Here in Europe, the concept “technological sovereignty” has appeared after realizing the high dependence from outside companies in key tech sectors (Apple, Samsung, Google, Amazon, Microsoft and all the European tech companies invested by foreign sovereign funds). That’s why the EU wants to launch a €100B fund to “find European solutions to the digital era” , said Ursula von der Leyen.
We can find hundreds of examples of geopolitical government decisions that drive investment strategies from SIF. The US efforts to enter into 5G, banning Chinese investment, … That’s why it’s so important to understand the difficulties for SIF to enter into crypto, only when government interest and strategies are aligned with crypto we will see real movements in this field. And the SIF that are lower connected to Central Banks and traditional monetary agents and lobbies will be the first to enter.
As soon as those SIF understand that crypto is the biggest startup market in the history, the place where the next big tech companies of the next decades will rise, they will jump into the hunt of the next unicorns, not only as a store of value, but as a national treasure to protect and safe.

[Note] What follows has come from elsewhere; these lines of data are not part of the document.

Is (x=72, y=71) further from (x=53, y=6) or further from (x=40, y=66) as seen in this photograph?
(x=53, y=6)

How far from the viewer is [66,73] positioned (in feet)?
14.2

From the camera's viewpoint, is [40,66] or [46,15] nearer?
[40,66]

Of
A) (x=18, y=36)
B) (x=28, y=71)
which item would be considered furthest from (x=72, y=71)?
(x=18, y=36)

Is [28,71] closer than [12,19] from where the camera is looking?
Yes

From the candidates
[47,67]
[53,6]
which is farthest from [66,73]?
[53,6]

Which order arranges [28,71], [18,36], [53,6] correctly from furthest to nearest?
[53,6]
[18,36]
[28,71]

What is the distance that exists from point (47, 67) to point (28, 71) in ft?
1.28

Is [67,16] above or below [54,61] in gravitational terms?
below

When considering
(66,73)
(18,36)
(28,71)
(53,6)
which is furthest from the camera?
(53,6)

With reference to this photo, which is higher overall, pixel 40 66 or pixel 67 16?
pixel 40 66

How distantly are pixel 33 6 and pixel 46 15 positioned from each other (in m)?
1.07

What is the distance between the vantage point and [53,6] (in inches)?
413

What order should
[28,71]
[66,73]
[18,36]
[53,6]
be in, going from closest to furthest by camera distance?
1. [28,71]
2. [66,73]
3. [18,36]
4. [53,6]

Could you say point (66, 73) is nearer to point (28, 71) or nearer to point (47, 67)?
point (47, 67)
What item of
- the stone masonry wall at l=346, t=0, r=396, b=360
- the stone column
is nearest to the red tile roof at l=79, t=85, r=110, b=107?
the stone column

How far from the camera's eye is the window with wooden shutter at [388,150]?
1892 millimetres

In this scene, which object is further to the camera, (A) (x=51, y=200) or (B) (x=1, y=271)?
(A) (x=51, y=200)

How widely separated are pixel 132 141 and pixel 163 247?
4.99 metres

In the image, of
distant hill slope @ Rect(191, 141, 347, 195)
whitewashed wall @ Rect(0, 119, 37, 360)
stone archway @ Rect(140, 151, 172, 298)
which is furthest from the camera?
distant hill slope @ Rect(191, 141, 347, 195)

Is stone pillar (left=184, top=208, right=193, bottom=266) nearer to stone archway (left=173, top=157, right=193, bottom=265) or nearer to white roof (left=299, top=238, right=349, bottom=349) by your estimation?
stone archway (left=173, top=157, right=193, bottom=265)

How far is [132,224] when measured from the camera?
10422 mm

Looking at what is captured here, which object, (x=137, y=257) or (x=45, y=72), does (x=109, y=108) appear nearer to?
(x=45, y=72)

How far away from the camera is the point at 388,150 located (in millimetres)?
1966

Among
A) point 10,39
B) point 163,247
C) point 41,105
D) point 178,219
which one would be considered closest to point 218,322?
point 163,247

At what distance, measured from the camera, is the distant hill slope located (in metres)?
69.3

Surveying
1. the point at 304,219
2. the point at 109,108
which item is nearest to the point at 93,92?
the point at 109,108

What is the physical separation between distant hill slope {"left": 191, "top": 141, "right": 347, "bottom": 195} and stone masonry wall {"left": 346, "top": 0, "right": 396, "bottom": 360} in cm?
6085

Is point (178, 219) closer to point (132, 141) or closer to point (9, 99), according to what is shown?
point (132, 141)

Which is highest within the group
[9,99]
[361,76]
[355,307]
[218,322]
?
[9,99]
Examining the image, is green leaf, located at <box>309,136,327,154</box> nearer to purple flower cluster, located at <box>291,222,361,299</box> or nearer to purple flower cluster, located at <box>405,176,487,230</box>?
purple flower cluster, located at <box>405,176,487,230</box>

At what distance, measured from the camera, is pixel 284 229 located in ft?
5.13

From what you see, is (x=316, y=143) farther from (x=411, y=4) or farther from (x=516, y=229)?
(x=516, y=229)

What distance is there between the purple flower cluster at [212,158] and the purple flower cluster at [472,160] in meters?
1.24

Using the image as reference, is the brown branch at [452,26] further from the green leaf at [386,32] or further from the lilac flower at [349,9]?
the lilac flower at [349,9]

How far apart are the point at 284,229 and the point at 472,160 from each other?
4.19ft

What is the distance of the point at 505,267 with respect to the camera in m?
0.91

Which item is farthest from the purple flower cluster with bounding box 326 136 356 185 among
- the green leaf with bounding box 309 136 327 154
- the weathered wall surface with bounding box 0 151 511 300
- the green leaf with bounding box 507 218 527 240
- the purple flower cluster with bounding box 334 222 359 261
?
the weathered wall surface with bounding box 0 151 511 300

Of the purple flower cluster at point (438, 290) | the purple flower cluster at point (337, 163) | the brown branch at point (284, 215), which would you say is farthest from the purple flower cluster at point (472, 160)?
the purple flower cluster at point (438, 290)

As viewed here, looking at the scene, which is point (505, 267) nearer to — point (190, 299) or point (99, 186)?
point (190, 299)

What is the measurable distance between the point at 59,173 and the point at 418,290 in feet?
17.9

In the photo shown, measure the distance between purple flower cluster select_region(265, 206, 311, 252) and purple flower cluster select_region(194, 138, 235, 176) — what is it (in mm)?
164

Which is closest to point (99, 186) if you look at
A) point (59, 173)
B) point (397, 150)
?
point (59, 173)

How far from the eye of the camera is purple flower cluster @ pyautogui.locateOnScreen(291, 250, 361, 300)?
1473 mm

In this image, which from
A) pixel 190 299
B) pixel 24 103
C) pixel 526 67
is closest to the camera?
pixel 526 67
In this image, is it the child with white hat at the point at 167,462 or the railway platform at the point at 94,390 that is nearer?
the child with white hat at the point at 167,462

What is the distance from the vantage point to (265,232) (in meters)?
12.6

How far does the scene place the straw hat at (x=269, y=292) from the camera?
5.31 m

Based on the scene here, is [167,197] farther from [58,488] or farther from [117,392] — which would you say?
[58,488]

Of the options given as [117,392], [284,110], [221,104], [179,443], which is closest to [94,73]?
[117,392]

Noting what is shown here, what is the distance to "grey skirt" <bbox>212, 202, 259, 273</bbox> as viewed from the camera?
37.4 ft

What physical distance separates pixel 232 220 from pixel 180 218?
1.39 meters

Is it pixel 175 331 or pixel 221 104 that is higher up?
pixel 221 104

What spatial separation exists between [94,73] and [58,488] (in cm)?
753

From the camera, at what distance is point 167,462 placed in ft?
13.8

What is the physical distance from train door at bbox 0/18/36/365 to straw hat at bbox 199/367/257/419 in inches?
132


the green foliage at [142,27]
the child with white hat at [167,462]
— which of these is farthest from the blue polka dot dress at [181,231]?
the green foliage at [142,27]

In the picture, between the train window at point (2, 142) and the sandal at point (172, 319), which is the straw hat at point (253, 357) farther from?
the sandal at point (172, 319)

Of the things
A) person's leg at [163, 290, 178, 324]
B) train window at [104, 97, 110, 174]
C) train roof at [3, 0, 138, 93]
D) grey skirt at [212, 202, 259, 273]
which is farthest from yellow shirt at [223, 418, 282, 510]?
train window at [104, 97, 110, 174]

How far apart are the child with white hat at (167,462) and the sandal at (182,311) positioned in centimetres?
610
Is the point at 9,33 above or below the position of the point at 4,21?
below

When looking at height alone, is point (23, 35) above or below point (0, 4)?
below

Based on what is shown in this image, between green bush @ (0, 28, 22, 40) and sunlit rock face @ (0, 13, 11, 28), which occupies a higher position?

BTC is an alternative to dollar, gold, euro or yuan. No country can despise the threat and the opportunity it represents. Just take a look at what the six most powerful sovereign funds that manage hydrocarbon exploitations (Norway, New Zealand, Kuwait, Saudi, Qatar and UAE) did to face the climate change challenge. They created the “One Planet” working group to face the threat and treat it as an opportunity. When the change is inevitable, you better lead it.
SIF wants to decide
AS SIF developed more complex strategies and invested in more different sectors they tend also to be more involved in the decision making process of the management.
The SIF fund NPS of Korea is a good example: They hold about 7% of all the market cap of all public Korean stocks. Historically known as the “yes man” fund, from 2016 to 2019 they doubled the number of “against” votes in corporate decisions of invested companies.
They want to be active, but crypto is too complex for them right now. That’s why it will be very important for them to have external confident support with this, and Belobaba could play an interesting role here, because we have the expertise and professionals that understand the complexity of both, the technological and financial world.
The number of listed companies is shrinking. Since 1996 the number of companies is descending, and companies (like Spotify or Slack) prefer direct listing. IPOs are less common. That’s why SIF had to move to invest in not listed companies although it’s less transparent to find the next unicorns.
Sooner or later they will have to move to the crypto sector to find the next unicorns and they will need a lot of help to understand the new rules that apply in this new paradigm.